(TASK PROMPT)
Aside from the pictures, copy the listing exactly.

(PROVIDED DATA)
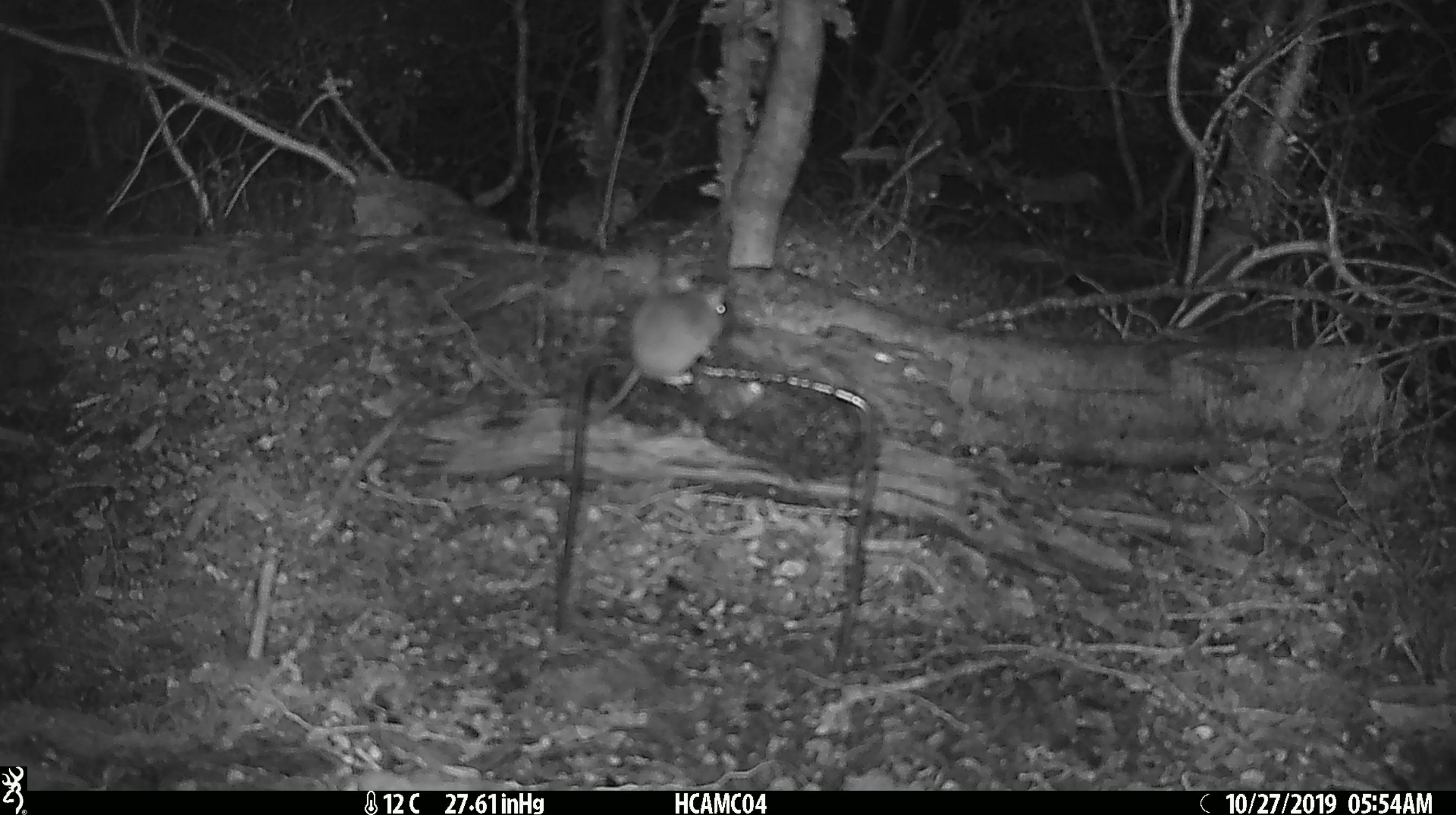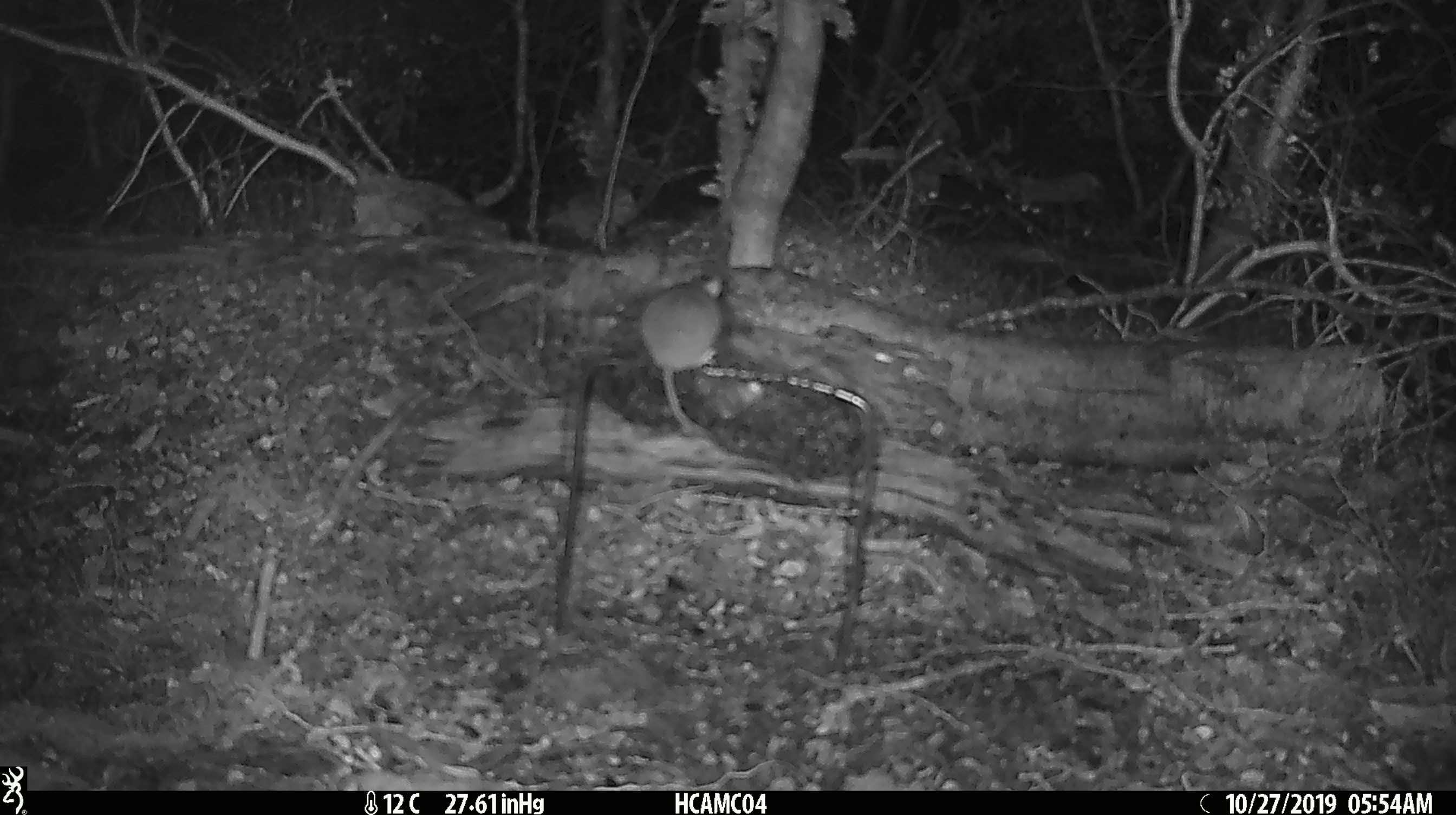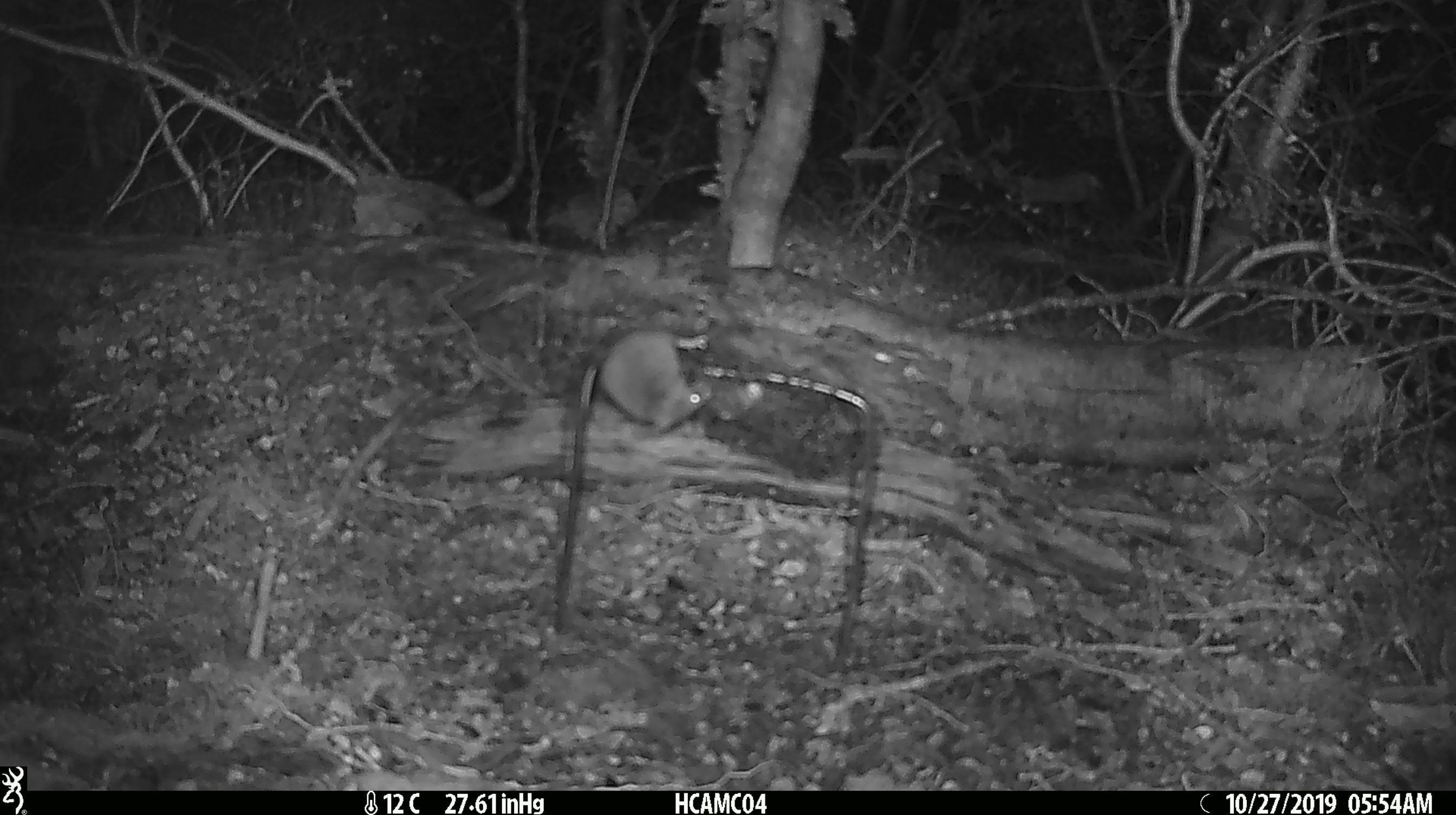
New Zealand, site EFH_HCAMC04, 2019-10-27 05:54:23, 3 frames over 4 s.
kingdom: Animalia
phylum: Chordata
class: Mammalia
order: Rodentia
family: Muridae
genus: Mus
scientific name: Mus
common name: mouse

(FINISHED EXERCISE)
New Zealand, site EFH_HCAMC04, 2019-10-27 05:54:23, 3 frames over 4 s.
kingdom: Animalia
phylum: Chordata
class: Mammalia
order: Rodentia
family: Muridae
genus: Mus
scientific name: Mus
common name: mouse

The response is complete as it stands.